Walk Your Words.
We spend enormous energy on how we appear. Almost none on whether that appearance is real. This is a problem we keep not solving.
Here is something I think about: the version of yourself that exists when no one is watching is the only version that actually counts. Everything else is performance.
I’m not saying this from a position of perfection. I catch myself all the time, saying one thing and doing another. The difference, I hope, is that I notice. I self-correct. I’m okay with someone calling me out, because at least that creates the possibility of change.
Your words are pointless if your actions don’t follow them. This is not a harsh standard. It is the only standard.
We want to be seen as good. Noble. Socially conscious. That desire is everywhere right now, plastered across corporate websites, woven into mission statements, announced in shareholder letters. Corporate social responsibility. Diversity commitments. Ethical frameworks. Most of it is noise, because the people writing it have not asked the harder question: who am I when I’m not performing?
This matters at every level. Not just politics. Not just tech. VP level, C-suite, company owners, anyone who holds a platform and calls people their audience. If you have reach, you have responsibility, not to be flawless but to be honest. Those are very different things.
Something I’ve learned, being neurodivergent in a world built for neurotypical patterns: we see through the bullshit because inconsistency registers differently when your brain processes the world the way mine does. We see the gap between what someone says and what they do, and mostly we say nothing because pointing it out rarely leads anywhere useful.
Awareness can’t be installed in someone. It has to arrive on its own, usually through something that breaks them open enough to look.
Some people look when that happens. Others just move immediately to the next thing, carrying the same unexamined patterns forward. That’s a choice too, even if it doesn’t feel like one.
Critical thinking is not a luxury. In the age of AI, it may be the only thing that actually protects us. We are building the future right now, with every decision made at every level of every organization, mostly without asking the foundational questions – not just about AI, though that’s an urgent and specific example but also about everything – about what we’re optimizing for, and whether the people making those optimization decisions have ever been honest about their own contradictions.
I don’t have a clean resolution here. I’m frustrated, genuinely with humanity, with the gap between stated values and lived ones, with the structural incentives that reward performance over integrity – also with myself, sometimes, too.

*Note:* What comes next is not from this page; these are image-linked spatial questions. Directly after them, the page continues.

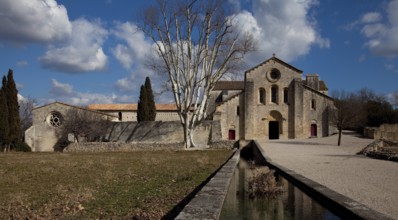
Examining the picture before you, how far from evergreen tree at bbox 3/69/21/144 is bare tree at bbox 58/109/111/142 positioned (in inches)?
215

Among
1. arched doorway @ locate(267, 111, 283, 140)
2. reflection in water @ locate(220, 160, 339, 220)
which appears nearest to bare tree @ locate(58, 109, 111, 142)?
arched doorway @ locate(267, 111, 283, 140)

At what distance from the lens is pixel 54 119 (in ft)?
142

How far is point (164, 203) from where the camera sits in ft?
22.0

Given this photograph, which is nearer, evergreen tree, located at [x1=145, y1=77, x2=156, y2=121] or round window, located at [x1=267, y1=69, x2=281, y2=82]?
round window, located at [x1=267, y1=69, x2=281, y2=82]

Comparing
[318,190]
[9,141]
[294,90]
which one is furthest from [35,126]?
[318,190]

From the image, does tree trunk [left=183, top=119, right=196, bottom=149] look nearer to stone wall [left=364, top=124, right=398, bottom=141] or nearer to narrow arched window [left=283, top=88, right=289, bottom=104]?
narrow arched window [left=283, top=88, right=289, bottom=104]

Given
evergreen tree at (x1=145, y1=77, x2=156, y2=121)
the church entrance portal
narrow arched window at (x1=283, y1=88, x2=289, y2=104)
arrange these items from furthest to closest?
evergreen tree at (x1=145, y1=77, x2=156, y2=121)
the church entrance portal
narrow arched window at (x1=283, y1=88, x2=289, y2=104)

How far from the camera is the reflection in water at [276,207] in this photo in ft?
20.3

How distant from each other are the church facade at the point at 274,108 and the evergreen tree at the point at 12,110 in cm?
2178

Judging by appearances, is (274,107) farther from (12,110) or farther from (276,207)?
(276,207)

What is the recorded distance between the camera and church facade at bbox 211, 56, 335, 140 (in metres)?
42.0

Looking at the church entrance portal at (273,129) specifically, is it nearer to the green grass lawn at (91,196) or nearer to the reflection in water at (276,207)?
the green grass lawn at (91,196)

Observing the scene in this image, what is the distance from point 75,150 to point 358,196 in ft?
97.6

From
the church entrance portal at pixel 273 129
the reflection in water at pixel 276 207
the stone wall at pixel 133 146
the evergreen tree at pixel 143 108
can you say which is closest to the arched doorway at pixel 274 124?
the church entrance portal at pixel 273 129
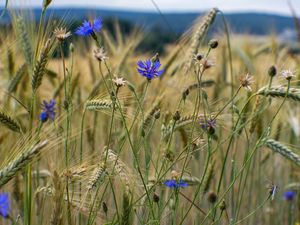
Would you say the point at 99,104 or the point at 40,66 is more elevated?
the point at 40,66

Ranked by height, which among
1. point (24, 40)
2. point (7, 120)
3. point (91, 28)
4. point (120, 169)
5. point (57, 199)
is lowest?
point (57, 199)

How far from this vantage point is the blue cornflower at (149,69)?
A: 6.32ft

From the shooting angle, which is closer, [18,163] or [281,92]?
[18,163]

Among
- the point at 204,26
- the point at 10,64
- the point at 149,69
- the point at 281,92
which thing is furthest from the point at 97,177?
→ the point at 10,64

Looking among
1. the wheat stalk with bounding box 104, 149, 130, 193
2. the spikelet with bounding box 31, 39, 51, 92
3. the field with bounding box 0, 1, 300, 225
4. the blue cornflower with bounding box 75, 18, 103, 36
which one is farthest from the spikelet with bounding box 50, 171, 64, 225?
the blue cornflower with bounding box 75, 18, 103, 36

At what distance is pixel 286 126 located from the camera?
4043 mm

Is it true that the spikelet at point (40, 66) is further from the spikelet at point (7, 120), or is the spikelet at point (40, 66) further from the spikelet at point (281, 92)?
the spikelet at point (281, 92)

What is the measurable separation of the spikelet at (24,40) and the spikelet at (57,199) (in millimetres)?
928

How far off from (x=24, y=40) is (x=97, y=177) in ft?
3.08

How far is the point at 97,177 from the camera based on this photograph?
6.08 feet

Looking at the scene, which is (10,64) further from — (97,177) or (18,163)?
(18,163)

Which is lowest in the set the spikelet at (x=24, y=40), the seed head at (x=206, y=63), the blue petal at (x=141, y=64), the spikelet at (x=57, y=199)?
the spikelet at (x=57, y=199)

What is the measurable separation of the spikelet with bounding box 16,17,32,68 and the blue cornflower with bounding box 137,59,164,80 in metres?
0.68

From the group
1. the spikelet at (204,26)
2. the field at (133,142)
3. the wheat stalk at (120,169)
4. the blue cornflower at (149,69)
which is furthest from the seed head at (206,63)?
the spikelet at (204,26)
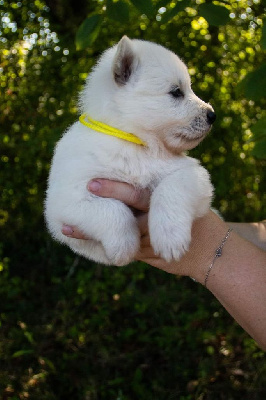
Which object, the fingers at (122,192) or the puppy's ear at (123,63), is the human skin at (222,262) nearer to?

So this is what I’m sitting with, and offering to anyone who wants to take it: think about who you actually are; not the version you present but the one you live with quietly.
Are you part of the problem you say you’re against? Are you walking the words you speak?
What we build now is what comes next. That’s not a metaphor. It’s just how time works. Are you part of the problem, or part of the solution? Most of us are both. The question is which one you’re choosing, right now.